If you remember what it was like after Hurricane Katrina or the September 11 terrorist attacks, you remember how helpless and vulnerable we really were, particularly with regard to communication. The phone lines were jammed, damaged, or destroyed and there was confusion and panic abound. That’s why it’s important to take necessary steps to be well prepared:

Know when an emergency occurs – It seems obvious (and it is), but how will you know if there is an emergency? Modern day cellular networks often send text messages to customers with regard to local emergencies. You can also download the Well Prepared app to receive real-time emergency alerts directly on your phone, tablet, or PC.

Natural disasters, disaster prepping, emergency essentials

Find your safe place – Whether it’s your home, a cellar, or a shelter in place, it’s important to find a place where all members of your family can meet up in times of disaster.

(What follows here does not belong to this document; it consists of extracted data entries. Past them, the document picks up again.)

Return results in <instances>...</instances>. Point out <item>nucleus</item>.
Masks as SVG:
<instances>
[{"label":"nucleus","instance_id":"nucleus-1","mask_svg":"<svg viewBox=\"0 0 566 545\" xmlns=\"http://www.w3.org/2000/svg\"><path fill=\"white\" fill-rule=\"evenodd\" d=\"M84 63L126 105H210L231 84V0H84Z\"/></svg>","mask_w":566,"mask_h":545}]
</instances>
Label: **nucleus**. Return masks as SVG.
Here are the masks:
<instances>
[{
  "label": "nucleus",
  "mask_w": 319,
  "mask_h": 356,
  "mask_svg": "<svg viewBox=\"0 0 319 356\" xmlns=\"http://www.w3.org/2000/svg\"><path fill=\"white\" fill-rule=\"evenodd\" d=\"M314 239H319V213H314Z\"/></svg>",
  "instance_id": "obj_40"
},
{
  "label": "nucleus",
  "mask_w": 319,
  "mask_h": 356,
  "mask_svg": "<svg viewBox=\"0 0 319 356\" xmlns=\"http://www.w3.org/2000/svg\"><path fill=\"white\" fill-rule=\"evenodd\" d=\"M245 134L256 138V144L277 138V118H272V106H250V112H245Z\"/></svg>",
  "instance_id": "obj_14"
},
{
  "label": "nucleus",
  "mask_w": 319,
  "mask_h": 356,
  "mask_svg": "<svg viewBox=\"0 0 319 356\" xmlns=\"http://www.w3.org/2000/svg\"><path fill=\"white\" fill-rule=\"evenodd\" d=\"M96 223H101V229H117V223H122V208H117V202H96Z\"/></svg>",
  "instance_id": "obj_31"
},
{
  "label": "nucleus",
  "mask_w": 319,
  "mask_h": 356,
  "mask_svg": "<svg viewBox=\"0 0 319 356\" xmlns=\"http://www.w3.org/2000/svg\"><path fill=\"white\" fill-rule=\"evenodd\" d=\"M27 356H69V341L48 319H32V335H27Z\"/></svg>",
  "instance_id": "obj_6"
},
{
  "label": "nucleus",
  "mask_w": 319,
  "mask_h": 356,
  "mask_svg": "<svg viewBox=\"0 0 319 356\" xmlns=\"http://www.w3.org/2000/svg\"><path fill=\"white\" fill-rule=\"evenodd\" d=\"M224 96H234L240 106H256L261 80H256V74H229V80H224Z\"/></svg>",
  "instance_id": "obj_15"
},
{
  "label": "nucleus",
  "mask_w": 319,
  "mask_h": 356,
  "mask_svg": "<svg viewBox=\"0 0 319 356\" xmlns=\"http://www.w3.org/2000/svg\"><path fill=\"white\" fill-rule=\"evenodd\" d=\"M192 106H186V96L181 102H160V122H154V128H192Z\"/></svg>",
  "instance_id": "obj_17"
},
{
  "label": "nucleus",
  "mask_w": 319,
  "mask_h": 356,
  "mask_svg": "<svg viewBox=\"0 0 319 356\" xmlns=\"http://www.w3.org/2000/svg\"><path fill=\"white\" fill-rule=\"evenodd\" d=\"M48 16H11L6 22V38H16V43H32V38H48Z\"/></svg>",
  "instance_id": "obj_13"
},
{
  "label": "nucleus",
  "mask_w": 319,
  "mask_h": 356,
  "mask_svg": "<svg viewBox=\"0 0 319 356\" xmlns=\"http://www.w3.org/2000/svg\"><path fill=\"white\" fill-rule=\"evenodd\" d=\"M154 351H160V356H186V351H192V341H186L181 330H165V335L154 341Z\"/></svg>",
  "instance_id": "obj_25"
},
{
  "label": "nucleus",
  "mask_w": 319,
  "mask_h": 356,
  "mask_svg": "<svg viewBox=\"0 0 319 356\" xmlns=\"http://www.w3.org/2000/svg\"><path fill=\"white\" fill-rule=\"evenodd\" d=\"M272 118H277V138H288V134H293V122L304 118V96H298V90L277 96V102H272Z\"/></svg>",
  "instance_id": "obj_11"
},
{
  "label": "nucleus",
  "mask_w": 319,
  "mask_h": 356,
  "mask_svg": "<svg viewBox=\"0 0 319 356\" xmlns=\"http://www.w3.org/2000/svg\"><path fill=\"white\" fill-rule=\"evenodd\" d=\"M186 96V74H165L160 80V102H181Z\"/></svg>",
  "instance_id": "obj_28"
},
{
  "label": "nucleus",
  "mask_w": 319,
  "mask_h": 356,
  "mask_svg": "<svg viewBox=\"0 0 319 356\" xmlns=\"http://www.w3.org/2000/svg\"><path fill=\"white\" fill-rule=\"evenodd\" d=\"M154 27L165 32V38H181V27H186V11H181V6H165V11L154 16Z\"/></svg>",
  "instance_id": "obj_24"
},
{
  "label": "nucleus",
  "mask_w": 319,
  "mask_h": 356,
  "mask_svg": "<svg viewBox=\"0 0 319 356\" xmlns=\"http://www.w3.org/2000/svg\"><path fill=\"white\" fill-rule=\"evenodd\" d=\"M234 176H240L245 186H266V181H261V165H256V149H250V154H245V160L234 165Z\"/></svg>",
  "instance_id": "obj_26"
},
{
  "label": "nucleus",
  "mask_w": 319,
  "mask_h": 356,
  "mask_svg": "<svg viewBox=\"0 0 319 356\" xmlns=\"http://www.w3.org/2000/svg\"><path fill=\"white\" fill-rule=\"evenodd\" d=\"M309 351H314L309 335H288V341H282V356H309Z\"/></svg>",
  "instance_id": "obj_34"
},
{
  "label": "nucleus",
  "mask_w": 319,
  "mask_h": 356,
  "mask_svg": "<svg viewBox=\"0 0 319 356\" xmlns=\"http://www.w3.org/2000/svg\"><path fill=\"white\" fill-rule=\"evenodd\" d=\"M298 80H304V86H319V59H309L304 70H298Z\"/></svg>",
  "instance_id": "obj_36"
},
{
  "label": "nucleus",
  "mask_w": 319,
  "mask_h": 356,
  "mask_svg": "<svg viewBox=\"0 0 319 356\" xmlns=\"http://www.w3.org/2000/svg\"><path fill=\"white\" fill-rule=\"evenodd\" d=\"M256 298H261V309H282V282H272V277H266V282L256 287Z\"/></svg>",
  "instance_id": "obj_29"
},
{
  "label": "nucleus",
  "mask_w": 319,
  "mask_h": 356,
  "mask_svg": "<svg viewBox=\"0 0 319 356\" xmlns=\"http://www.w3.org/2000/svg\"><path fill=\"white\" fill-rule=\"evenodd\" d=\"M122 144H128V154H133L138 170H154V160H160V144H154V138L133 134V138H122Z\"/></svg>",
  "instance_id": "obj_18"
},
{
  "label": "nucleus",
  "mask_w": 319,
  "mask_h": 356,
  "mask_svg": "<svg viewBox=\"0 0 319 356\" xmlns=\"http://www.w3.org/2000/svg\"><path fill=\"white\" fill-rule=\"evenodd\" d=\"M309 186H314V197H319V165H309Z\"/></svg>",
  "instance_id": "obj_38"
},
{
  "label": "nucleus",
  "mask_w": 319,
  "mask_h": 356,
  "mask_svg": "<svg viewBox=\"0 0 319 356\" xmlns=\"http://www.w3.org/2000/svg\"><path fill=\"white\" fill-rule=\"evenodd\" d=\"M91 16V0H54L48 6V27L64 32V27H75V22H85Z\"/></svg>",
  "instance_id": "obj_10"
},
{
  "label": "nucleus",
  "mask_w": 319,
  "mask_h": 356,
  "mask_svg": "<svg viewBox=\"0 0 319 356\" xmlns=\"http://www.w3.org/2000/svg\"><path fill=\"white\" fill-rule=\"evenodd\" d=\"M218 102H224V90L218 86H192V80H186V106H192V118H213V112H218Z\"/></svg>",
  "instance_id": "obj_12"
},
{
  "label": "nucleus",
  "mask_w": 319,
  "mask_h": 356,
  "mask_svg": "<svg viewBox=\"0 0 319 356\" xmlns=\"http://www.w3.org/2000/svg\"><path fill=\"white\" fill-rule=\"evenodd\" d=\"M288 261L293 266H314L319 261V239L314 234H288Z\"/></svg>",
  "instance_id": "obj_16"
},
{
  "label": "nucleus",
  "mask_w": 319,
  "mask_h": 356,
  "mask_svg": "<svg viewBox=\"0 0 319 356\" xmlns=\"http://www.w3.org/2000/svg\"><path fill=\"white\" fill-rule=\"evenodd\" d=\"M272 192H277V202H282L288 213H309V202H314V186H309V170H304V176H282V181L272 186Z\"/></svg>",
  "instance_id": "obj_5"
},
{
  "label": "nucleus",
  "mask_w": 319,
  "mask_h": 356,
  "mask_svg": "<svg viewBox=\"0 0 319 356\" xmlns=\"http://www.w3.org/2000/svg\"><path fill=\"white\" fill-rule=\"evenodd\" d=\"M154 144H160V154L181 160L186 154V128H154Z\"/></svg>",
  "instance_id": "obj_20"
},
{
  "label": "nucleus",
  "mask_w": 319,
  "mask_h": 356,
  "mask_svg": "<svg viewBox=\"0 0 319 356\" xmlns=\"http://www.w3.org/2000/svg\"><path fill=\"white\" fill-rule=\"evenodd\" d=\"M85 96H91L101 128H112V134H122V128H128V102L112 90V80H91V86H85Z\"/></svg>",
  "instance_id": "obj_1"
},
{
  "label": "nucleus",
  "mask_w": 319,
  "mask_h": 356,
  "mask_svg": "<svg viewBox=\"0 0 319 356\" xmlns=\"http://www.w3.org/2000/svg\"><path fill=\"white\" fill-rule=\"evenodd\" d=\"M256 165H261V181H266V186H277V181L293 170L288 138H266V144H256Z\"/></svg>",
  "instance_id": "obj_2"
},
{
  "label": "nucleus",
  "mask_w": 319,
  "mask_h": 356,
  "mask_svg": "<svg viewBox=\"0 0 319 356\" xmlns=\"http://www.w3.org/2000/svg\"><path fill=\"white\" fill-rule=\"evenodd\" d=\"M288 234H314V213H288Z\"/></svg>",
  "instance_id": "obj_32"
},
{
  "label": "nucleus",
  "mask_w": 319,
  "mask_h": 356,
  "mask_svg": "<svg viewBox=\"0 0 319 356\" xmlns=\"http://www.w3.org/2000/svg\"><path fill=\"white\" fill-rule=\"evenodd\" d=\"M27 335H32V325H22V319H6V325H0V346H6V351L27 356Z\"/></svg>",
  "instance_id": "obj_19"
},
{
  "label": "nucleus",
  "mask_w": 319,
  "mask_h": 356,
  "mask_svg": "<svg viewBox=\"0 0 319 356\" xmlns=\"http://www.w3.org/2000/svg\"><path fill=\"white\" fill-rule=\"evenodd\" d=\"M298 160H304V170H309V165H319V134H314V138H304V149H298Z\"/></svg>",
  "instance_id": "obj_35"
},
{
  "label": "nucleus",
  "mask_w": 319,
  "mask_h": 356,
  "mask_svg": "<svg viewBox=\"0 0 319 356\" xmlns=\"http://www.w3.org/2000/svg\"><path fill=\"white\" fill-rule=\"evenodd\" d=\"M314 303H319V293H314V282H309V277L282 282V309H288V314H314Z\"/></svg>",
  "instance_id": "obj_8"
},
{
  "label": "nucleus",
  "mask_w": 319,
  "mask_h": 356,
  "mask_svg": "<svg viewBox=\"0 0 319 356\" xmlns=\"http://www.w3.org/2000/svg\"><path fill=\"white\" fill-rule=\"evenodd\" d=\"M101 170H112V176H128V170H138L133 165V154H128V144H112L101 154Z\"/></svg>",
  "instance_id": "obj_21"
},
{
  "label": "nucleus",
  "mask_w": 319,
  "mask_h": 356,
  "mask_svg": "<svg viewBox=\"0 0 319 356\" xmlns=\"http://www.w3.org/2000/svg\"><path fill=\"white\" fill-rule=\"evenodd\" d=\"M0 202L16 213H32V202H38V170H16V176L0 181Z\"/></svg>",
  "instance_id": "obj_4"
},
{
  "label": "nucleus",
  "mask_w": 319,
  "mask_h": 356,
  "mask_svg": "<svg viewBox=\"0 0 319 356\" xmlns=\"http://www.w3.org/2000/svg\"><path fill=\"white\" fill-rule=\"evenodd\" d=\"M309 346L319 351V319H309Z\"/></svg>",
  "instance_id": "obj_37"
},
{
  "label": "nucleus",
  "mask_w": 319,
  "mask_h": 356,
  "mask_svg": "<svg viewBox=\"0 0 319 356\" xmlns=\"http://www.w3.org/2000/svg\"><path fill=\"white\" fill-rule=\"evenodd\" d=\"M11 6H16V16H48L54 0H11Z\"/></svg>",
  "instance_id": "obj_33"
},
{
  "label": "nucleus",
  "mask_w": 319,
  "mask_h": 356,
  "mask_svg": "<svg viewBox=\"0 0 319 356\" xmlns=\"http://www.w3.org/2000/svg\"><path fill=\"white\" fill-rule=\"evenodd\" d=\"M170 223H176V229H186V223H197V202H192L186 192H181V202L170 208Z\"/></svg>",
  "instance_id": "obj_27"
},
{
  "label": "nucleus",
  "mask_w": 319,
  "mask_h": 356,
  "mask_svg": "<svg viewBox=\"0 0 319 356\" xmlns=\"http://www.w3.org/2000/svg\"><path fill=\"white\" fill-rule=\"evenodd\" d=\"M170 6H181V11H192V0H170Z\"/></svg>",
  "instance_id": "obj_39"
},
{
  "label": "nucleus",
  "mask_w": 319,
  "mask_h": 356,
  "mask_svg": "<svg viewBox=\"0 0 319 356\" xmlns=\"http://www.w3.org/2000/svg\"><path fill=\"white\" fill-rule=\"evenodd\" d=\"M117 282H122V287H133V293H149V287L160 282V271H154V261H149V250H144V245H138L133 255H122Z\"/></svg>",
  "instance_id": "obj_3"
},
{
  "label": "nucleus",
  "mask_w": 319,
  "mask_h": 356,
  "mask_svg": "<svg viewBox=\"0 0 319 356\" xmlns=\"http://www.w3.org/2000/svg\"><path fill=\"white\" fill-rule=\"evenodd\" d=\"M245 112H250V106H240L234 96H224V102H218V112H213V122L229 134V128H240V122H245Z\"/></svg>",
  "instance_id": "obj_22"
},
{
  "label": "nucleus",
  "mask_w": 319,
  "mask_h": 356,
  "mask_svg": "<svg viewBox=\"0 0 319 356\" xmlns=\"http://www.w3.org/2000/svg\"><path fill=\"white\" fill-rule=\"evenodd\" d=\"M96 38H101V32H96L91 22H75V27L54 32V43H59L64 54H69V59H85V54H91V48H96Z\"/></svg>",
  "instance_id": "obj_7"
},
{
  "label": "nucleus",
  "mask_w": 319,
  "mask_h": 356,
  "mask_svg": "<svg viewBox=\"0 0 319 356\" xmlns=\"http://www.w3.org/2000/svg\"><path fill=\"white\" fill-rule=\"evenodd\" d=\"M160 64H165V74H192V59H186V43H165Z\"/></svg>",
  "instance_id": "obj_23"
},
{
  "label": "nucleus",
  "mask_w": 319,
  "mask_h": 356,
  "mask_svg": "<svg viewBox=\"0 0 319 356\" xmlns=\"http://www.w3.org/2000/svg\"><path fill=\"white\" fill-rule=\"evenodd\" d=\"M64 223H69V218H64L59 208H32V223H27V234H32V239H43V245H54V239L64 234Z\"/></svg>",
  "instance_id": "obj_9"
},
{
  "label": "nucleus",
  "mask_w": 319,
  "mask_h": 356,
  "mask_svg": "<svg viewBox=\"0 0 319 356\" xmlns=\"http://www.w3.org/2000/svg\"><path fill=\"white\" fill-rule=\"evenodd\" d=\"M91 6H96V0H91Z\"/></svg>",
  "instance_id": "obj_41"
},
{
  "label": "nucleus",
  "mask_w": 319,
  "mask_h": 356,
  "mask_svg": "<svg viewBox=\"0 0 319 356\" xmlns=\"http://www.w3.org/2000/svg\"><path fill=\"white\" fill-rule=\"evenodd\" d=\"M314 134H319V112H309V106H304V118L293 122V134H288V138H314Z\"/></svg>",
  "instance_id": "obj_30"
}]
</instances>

Communication is important – How will you contact one another in an emergency? Mobile and internet service may not be available, so what are your other options? In case there is cellular service or a pay phone available, make sure every member of your family carries important phone numbers with them and has coins or a prepaid phone card to call their emergency contacts.

ICE contacts – It’s a great idea to identify a trusted friend or relative that lives out of your area whom your family can call and notify that they are safe. In addition, program your emergency contact as “ICE” (In Case of Emergency) in your mobile device so emergency personel can reference your address book if you’re in an accident.

Other things you should do to prepare include:

  • Teach children to call 911.
  • Keep a collar, license, and I.D. on your dog at all times.
  • Text messages can often get through when a phone call cannot, so make sure everyone knows who to text
  • Include neighbors in your plan. Identify safe houses for your children that they can go to in case parents are unable to get home.
  • Write down your plan and keep a copy of it in your safe or a fireproof box so you can access it in the event of a disaster. Adults should keep a copy in their wallets or handbags, and children can have a copy in a school pack or taped to the inside of a notebook.